- [Problem description] Please retype the listing below word for word, keeping every line, number, and punctuation mark unchanged.

- [Given entries]

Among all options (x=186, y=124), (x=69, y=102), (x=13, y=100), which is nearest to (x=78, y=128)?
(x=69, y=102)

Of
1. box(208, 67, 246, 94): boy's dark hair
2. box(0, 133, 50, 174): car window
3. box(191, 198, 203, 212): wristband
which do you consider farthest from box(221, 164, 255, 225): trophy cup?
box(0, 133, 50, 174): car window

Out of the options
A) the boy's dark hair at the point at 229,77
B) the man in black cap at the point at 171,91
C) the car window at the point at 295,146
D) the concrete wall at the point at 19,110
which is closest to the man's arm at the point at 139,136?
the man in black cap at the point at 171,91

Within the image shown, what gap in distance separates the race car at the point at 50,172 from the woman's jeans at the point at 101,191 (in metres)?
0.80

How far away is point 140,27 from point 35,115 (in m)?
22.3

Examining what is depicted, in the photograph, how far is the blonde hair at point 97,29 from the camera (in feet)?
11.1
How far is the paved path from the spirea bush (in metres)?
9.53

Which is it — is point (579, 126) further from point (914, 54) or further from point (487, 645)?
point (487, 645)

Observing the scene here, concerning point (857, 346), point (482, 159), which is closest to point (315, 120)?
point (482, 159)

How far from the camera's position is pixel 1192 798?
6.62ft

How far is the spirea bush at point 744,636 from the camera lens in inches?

- [The solution]
Among all options (x=186, y=124), (x=69, y=102), (x=13, y=100), which is nearest to (x=78, y=128)?
(x=69, y=102)

Of
1. box(208, 67, 246, 94): boy's dark hair
2. box(0, 133, 50, 174): car window
3. box(191, 198, 203, 212): wristband
which do you consider farthest from box(221, 164, 255, 225): trophy cup?
box(0, 133, 50, 174): car window

Out of the options
A) the boy's dark hair at the point at 229,77
B) the man in black cap at the point at 171,91
C) the car window at the point at 295,146
D) the concrete wall at the point at 19,110
which is closest to the man's arm at the point at 139,136?
the man in black cap at the point at 171,91

Within the image shown, what gap in distance separates the race car at the point at 50,172 from the woman's jeans at the point at 101,191 (in metres)?
0.80

How far away is point 140,27 from point 35,115 (in m)?
22.3

Examining what is depicted, in the photograph, how far is the blonde hair at point 97,29 from the camera (in feet)?
11.1
How far is the paved path from the spirea bush (in metres)?
9.53

Which is it — is point (579, 126) further from point (914, 54) or further from point (487, 645)?
point (487, 645)

Observing the scene here, concerning point (857, 346), point (482, 159), which is closest to point (315, 120)?
point (482, 159)

How far from the camera's position is pixel 1192 798?
6.62ft

How far is the spirea bush at point 744,636 from the camera lens in inches?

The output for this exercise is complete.